After Ruth made her appeal to Boaz, he promised to make sure someone did “the duty of a kinsman” for her. He was willing to marry her himself, but there was a nearer relation to settle with first. So Ruth returned to Naomi bearing a gift and a pledge, but uncertain of exactly how her future would play out. This was Naomi’s advice:

Sit still, my daughter, until thou know how the matter will fall: for the man will not be in rest, until he have finished the thing this day. (Ruth 3:18, KJV)

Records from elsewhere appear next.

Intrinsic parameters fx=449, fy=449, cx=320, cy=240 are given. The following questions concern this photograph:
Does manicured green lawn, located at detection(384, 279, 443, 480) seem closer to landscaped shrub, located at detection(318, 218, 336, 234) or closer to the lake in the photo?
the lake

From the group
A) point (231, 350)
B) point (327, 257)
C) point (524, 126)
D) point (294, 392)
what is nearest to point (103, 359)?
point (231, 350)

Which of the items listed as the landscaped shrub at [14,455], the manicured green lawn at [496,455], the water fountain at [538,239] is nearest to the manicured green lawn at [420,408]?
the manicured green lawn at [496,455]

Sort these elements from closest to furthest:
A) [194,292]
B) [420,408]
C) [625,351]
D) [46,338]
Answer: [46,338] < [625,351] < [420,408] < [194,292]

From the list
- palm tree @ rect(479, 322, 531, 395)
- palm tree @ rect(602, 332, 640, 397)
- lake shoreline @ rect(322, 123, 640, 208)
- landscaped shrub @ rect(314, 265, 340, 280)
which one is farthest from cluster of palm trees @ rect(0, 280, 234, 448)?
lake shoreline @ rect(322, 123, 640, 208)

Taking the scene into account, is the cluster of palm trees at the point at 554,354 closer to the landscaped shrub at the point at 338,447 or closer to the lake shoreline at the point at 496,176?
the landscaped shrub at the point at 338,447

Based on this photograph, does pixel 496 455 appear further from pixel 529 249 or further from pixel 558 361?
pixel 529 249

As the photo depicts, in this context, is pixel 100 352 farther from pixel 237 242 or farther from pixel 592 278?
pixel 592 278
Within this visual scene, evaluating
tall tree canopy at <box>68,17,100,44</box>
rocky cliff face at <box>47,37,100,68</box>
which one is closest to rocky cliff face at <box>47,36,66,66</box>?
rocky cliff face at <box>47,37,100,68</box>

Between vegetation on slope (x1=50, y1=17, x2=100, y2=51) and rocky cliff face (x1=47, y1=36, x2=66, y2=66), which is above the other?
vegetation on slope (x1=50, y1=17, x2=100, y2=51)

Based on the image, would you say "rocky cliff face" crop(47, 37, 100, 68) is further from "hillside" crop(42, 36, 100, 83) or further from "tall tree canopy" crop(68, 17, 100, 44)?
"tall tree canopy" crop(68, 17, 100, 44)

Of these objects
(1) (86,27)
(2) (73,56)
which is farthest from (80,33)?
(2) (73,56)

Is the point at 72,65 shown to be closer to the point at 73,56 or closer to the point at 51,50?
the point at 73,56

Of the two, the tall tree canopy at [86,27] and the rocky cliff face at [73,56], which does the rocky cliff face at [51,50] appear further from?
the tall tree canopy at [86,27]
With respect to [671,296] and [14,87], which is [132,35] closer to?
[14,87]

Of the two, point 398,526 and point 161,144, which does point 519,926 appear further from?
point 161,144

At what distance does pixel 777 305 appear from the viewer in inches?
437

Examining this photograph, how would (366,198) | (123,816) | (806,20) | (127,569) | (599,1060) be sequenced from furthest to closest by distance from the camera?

Yeshua is the only one who could act as redeemer for us, but there were still obstacles to Him completing the marriage contract. Our sins stood in the way, along with the death-penalty hanging over our heads (Is. 59:2; Rom. 6:23). Like Boaz, though, Yeshua couldn’t be in a state of rest until He’d finished fulfilling His promises (Luke 12:50; John 19:30).

The word for “finished” in the book of Ruth is kalah (H3615), and it corresponds to Yeshua’s final words on the cross: “It is finished.” The word refers to bringing something to completion. There is also another Hebrew word, kallah (H3618), which is likely a close relative of  kalah (the sources I’ve found disagree on the words’ roots). Kallah is the word for bride.

The Father and Yeshua will not rest until they have brought their plan to completion. As the Author and Finisher (Heb. 12:2), our Bridegroom will come back in accordance with the pledge He made on Pentecost, and which He makes again each time God seals a new believer with the Holy Spirit.